Build quality is good, a sturdy, chunky piece of kit with minimal moving parts.


It's great to see a manufacturer keeping things simple. The light is operated by screwing the head of the strobe clockwise; hence eliminating the need for a switch. As with their back up light, no switch is a big positive; less moving parts the better. Two o-rings protect the body from flooding.

2 C cell batteris, xenon bulb

It has a ridged handle for grip, an eyelet on the end for securing a lanyard (not included), and two slots for attaching the included velcro strap. The velcro strap would be suited for attaching to a divers arm, a bcd, shot line, stage bottle, or dive ladder.

The velcro strap is a handy solution, although I'm a personal fan of a bolt snap and a length of cave line through the eyelet; i find it easier to use underwater. However, Tektite have gratefully allowed the diver the option; nice touch.

included velcro strap

It requires two C-cell batteries to power the xenon bulb. As usual, the batteries are a good choice as they are readily available, both at home and abroad.

batteries located under bulb


conditions: UK waters. Dark, murky, visibility 2m.


The strobe is a chunky big thing and getting a grip of it in cold conditions, even wearing dry gloves, was no problem. A simple twist of the head and the flashy thing came to life. Nice and simple.

fills the palm of adult hand


A strobe is used mostly as a locating device; i like to think of it as an underwater lighthouse. Therefore, it is only of any use if it is bright enough to see pretty far away. The strobe did not disappoint.

I tied the strobe to the shot line; the plan being to use it as locator beacon when the dive was over. The visibility was poor, but as i finned away from the shot i was still able to see the flickering white light up to 10-15m away. I was especially impressed as i could barely see my buddy's 21w HID light right next to me.

When the dive terminated and I returned to the stern of the wreck, I could clearly see the strobe flickering away awaiting my return. It was great to know the light was working in my absence.


It's got everything a diver needs from a strobe.

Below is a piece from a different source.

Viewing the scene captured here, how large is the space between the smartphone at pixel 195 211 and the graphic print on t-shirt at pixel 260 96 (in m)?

Ok, it looks a bit horrible, and is a bit big to simply stick in your pocket and forget about, but functionally it is an excellent piece of kit. The strobe does as it is designed; it puts out a very bright flash, and is easily operated.

I'd be happy to rely on the strobe to help me find the shot line on a murky dive, or to help a dive boat locate me on the surface. It would be fantastic attached to a dive buddy in bad visibility or a night dive.

PROS: Easily operated, bright flash, multiple attachment points, long burn time, takes normal batteries (C-Cells).

CONS: Looks horrible (in orange), Xenon bulb (would be nicer if LED), quite big.